Today, I turn 30.
I'm saying goodbye to 20 - a transformative, beautiful, hard, scary, painful, joyful decade. If you had told me at 21, when I started this blog while sitting in the intern room at Atlanta magazine, that I would carry it through the rest of the decade, transforming it as I grew up, making internet friends and learning so much from the hard and beautiful parts of sharing your life online with others, I am not sure I would have believed it.
I thought about reflecting on my 20s today, but then I realized that this blog is really just that. It's a journey of what happens when a 21-year-old turns into a 30-year-old while sharing a lot of it online. I am so grateful to many, many of you who have stuck by me through this process.
These days, as I begin to work with more and more 20-somethings, with the hope of guiding them through a decade that can be hard, but so very beautiful, I find myself yearning to champion them, just as you all did for me.
In 2012, right after I turned 26, I drafted an email to myself with 2013 goals. I was at one of my lower points in my 20s - unsure as to why so many of my friends had found husbands, careers they loved and seemed to have it so much more together than me. Unsure as to why I felt like I was hustling so hard and not really getting anywhere.
As one of my three goals for 2013, I wanted to be engaged to or dating my husband by the end of the year. I smile now as I read that email. Who was I to think I could control that? :) It also hurts my heart a little bit as I read it, knowing how frustrated I felt at the time. Knowing how lonely I felt.
I'd like to think that now, at 30, I know better than to think I can predict what a year or decade will hold. Sometimes, maybe I do. Sometimes, I probably still think I can control it.

## Given entries
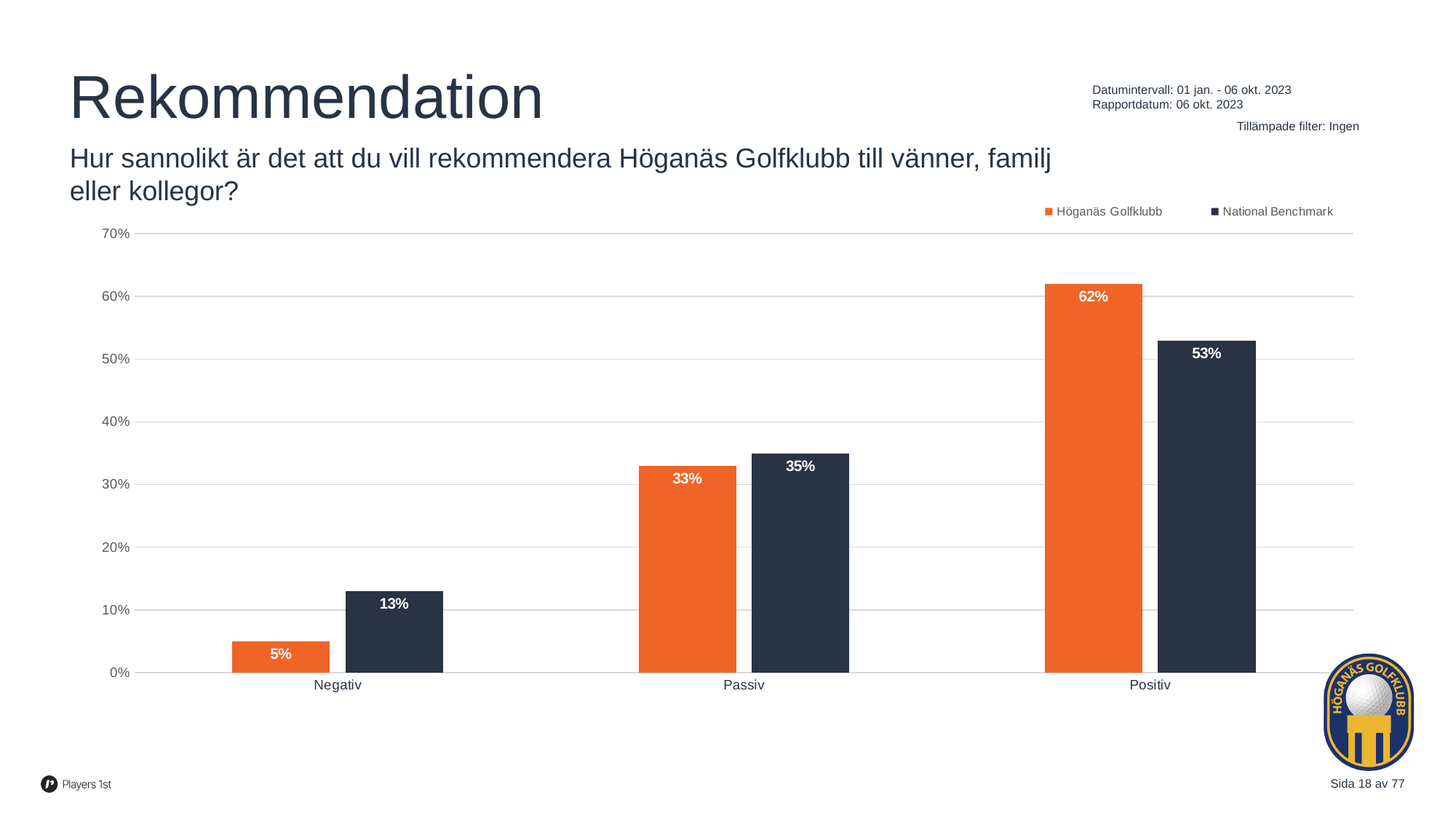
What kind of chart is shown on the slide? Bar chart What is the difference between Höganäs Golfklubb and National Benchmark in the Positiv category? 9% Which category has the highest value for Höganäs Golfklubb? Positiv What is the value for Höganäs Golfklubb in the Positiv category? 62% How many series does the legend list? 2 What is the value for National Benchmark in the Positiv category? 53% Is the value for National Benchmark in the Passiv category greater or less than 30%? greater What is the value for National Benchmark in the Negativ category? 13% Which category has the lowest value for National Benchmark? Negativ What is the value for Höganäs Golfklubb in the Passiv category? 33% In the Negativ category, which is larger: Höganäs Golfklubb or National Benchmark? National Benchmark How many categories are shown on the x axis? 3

==

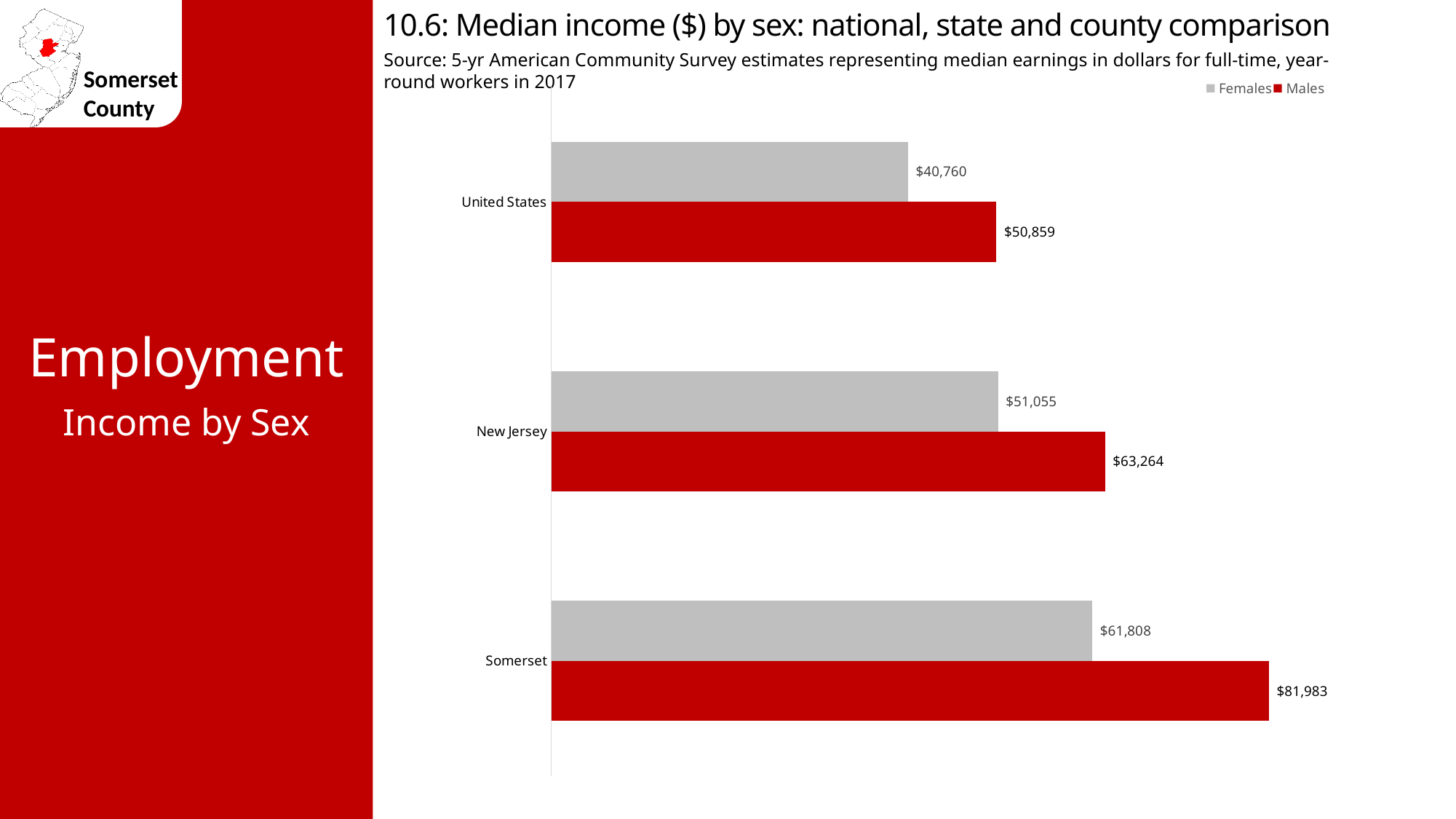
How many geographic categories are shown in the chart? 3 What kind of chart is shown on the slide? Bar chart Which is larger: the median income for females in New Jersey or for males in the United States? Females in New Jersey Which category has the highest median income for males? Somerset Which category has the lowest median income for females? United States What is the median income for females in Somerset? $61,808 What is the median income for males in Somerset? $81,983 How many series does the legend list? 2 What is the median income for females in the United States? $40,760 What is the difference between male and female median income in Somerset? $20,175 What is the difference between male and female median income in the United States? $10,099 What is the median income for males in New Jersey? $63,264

## Problem to solve
According to the thirtieth-birthday post, where was the writer sitting when the blog was started?

## Answer to this problem
In the intern room at Atlanta magazine.